= SOAL SINGKAT =
Jawablah pertanyaan berikut berdasarkan teks kutipan tentang makna kata Khātam.
1. Sumber apa saja yang dirujuk untuk menyatakan bahwa kata khatim, khatm, dan khatam hampir sama artinya?
2. Apa arti kedua Khātaman Nabiyyīn menurut teks?
3. Bagi siapa pintu kenabian selanjutnya hanya terbuka?

= TEKS KUTIPAN =
Khātam berarti juga sebentuk cincin stempel; sebuah segel, atau meterai dan
sebuah tanda; ujung atau bagian
terakhir dan hasil atau anak (cabang) suatu benda. Kata itu pun berarti hiasan
atau perhiasan; terbaik atau paling sempurna. Kata-kata khatim, khatm dan
khatam hampir sama artinya (Lexicon
Lane, Al-Mufradat, Al-Fath-ul-Bari, dan Zurqani). Maka kata Khātaman
nabiyyīn akan berarti: meterai
para nabi; yang terbaik dan paling
sempurna dari antara nabi-nabi; hiasan
dan perhiasan nabi-nabi.
Arti kedua Khātaman- Nabiyyīn ialah nabi terakhir yang membawa syariat (QS.5:4) atau nabi mustaqil yang terakhir, sebab kenabian yang berdiri sendiri
(mustaqil) telah berakhir dengan
pengutusan Nabi Besar Muhammad saw., karena
selanjutnya pintu kenabian hanya terbuka bagi umat Islam yang patuh-taat sepenuhnya kepada Nabi Besar
Muhammad saw. (QS.3:32). yaitu memperoleh “cap”
atau “stempel” pengesahan
“Khātaman Nabiyyīn”
beliau (QS.4:70-71).

= BAHAN YANG DIBERIKAN =

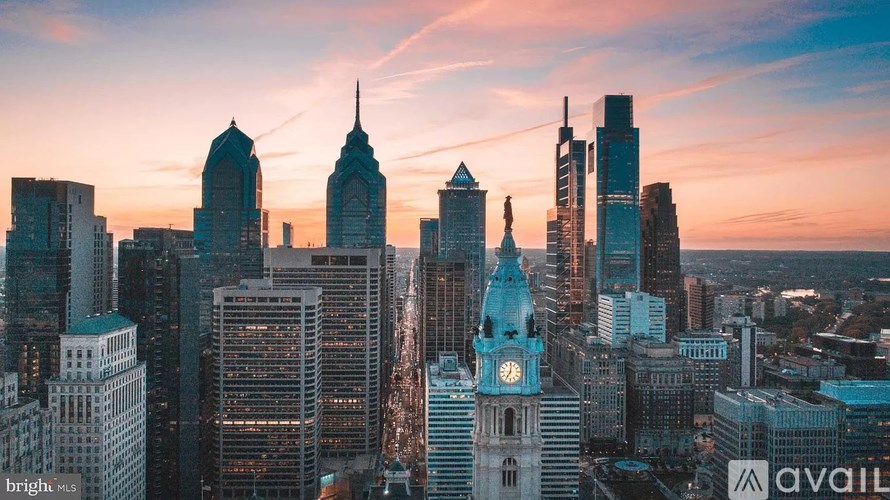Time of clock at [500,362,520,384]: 7:01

= JAWABAN TERTULIS =
1. Lexicon Lane, Al-Mufradat, Al-Fath-ul-Bari, dan Zurqani.
2. Nabi terakhir yang membawa syariat atau nabi mustaqil yang terakhir.
3. Bagi umat Islam yang patuh-taat sepenuhnya kepada Nabi Besar Muhammad saw.